» The problem:
Every line of the listing below should be written out exactly.

===== Entries provided =====

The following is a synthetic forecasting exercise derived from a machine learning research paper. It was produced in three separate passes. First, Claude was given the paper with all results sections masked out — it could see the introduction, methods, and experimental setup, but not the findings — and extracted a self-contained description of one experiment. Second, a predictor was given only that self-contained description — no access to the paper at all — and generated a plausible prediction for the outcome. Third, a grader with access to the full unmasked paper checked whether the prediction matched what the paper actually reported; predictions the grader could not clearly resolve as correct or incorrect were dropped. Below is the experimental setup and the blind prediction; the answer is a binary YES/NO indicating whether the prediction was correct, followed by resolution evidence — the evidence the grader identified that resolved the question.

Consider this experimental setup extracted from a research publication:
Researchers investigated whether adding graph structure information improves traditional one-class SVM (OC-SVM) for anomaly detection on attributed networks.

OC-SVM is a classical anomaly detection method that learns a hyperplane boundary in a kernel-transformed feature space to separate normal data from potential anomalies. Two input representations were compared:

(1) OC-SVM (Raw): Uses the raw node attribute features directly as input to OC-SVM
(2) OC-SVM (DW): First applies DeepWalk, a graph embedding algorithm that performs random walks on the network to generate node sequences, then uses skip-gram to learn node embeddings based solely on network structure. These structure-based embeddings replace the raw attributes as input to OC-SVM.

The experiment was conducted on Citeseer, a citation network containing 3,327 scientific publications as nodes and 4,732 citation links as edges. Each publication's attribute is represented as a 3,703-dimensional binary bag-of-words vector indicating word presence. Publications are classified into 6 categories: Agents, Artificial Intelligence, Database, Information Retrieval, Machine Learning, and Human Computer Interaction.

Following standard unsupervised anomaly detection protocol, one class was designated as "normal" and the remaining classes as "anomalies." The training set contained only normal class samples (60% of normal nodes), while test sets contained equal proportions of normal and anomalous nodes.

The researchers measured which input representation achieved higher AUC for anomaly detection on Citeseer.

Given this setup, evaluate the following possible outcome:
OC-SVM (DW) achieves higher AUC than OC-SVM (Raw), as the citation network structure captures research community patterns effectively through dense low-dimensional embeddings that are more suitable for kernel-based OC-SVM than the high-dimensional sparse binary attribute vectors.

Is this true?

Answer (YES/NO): NO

=====

» Answer to the problem:
The following is a synthetic forecasting exercise derived from a machine learning research paper. It was produced in three separate passes. First, Claude was given the paper with all results sections masked out — it could see the introduction, methods, and experimental setup, but not the findings — and extracted a self-contained description of one experiment. Second, a predictor was given only that self-contained description — no access to the paper at all — and generated a plausible prediction for the outcome. Third, a grader with access to the full unmasked paper checked whether the prediction matched what the paper actually reported; predictions the grader could not clearly resolve as correct or incorrect were dropped. Below is the experimental setup and the blind prediction; the answer is a binary YES/NO indicating whether the prediction was correct, followed by resolution evidence — the evidence the grader identified that resolved the question.

Consider this experimental setup extracted from a research publication:
Researchers investigated whether adding graph structure information improves traditional one-class SVM (OC-SVM) for anomaly detection on attributed networks.

OC-SVM is a classical anomaly detection method that learns a hyperplane boundary in a kernel-transformed feature space to separate normal data from potential anomalies. Two input representations were compared:

(1) OC-SVM (Raw): Uses the raw node attribute features directly as input to OC-SVM
(2) OC-SVM (DW): First applies DeepWalk, a graph embedding algorithm that performs random walks on the network to generate node sequences, then uses skip-gram to learn node embeddings based solely on network structure. These structure-based embeddings replace the raw attributes as input to OC-SVM.

The experiment was conducted on Citeseer, a citation network containing 3,327 scientific publications as nodes and 4,732 citation links as edges. Each publication's attribute is represented as a 3,703-dimensional binary bag-of-words vector indicating word presence. Publications are classified into 6 categories: Agents, Artificial Intelligence, Database, Information Retrieval, Machine Learning, and Human Computer Interaction.

Following standard unsupervised anomaly detection protocol, one class was designated as "normal" and the remaining classes as "anomalies." The training set contained only normal class samples (60% of normal nodes), while test sets contained equal proportions of normal and anomalous nodes.

The researchers measured which input representation achieved higher AUC for anomaly detection on Citeseer.

Given this setup, evaluate the following possible outcome:
OC-SVM (DW) achieves higher AUC than OC-SVM (Raw), as the citation network structure captures research community patterns effectively through dense low-dimensional embeddings that are more suitable for kernel-based OC-SVM than the high-dimensional sparse binary attribute vectors.

Is this true?

Answer (YES/NO): NO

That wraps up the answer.